* **Bloc de texte**
C’est dans cette présence littérale de l’absence que les filles d’Akhnaton prennent corps. Hanches, fesses, menton, joues, talons, c’est charnelles qu’elles apparaissent. De la nudité de leur « crâne rasé » à la « chute des reins », elles exposent une chair non protégée par un dessein, au sens d’une intention d’en délimiter la forme, de l’identifier ; elles exhibent une chair que l’œil du lecteur, non arrêté par un terme qui les définirait, touche à même la teneur lexicale. « Le lien avec la composition représentationnelle ainsi dénoué, seules les gradations de la couleur font glisser l’œil d’une forme à l’autre, de corps en corps et encore et hors d’œuvre, dans un abandon qui fait bientôt tout l’événement du tableau » (p.30). C’est à la lettre que le lecteur découvre l’abandon auquel les princesses soumettent la fresque, « en direct » comme l’indique l’adverbe déictique « bientôt ». En direct de l’exploration du pinceau, que la voix narrative ressuscite d’un coup de présent intempestif. « L’impression d’irréel est aussi produite par les intersections audacieuses du contour des corps que le pinceau a explorées dans toutes leurs possibilités, sans égard pour la crédibilité de la pose » (p.29). Aucune tentative d’authentifier, aucun désir de vraisemblance, aucune volonté de faire « vrai » dans la description des princesses ; bien au contraire, la voix narrative s’efforce de mettre en lumière les failles, d’exposer les figures là où elles manquent à être humaines, de montrer les corps là où ils échappent au reconnaissable et rendent toute identification impossible avec un « réel ». De même qu’elle bouleverse les repères culturels, impressionnant la posture des princesses de la « nonchalance de l’odalisque au bain » qui rappelle la peinture occidentale d’un 19e siècle étranger à l’Égypte ancienne.

* **Extrait de données**
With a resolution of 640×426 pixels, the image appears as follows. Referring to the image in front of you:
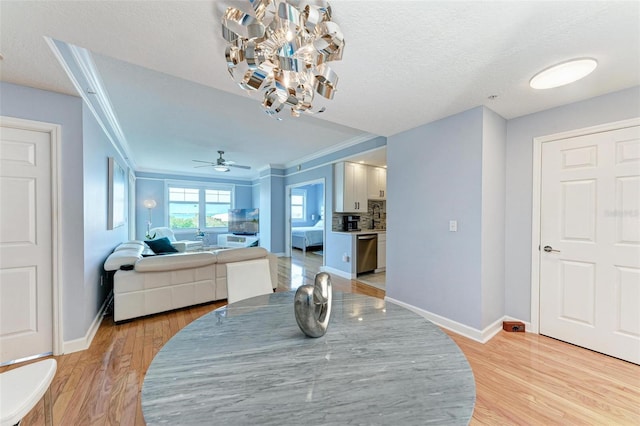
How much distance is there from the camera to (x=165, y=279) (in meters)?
3.03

* **Consigne**
Poursuivez le texte consacré aux filles d'Akhnaton en reprenant juste après sa dernière phrase.

* **Réponse à l'exercice**
Or, loin d’attenter à l’énigme de la scène, l’ekphrasis « exauce », au plein sens du verbe dont le récit ressuscite la forme étymologique - « exhausser » (p.29) signifiant à la fois « accomplir, réaliser » et « élever, augmenter » - une présence, dont la pudeur ne fait qu’accroître l’effet ; une plénitude que nulle « réalité », nulle immédiateté ne saurait rendre. Tant les princesses apparaissant au récit viriles et féminines, humaines et divines, impressionnantes et familières, défuntes, immortelles. De sorte que se surimpressionne à la lecture le désir fou du Pharaon visionnaire. C’est la chair même de ce désir, c’est la tentative impossible d’Akhnaton de faire toute la lumière, c’est l’histoire de son règne dans toute sa démesure qui apparaissent au lecteur stupéfait. Comme si le geste du peintre, repris au présent de l’écriture, n’en avait jamais fini de découvrir la nudité des corps des deux Égyptiennes. Des corps saisis dans l’abandon de leurs formes au double sens de « don » et de « fuite », d’ « exposition » et de « défaite » que rejoue la description. Un abandon pudique et sensuel qui impressionne le lecteur d’une découverte : c’est-à-dire d’une mise à nu.
De sorte qu’au moment où l’œil du lecteur touche, ou a l’impression de toucher, par le truchement du geste pictural repris par la voix narrative, l’objet de sa convoitise, le récit découvre le double différé de l’ekphrasis. Un « enjambement » qui, saisi au contretemps de la disposition narrative, retourne impudemment la langue pour en tirer le retrait, comme l’on tire une épreuve photographique. Laissant le lecteur sous l’impression d’une pudeur de son propre désir que le texte paradoxalement imprimerait - reportant du coup la découverte, et couvrant la nudité des princesses de la différence narrative.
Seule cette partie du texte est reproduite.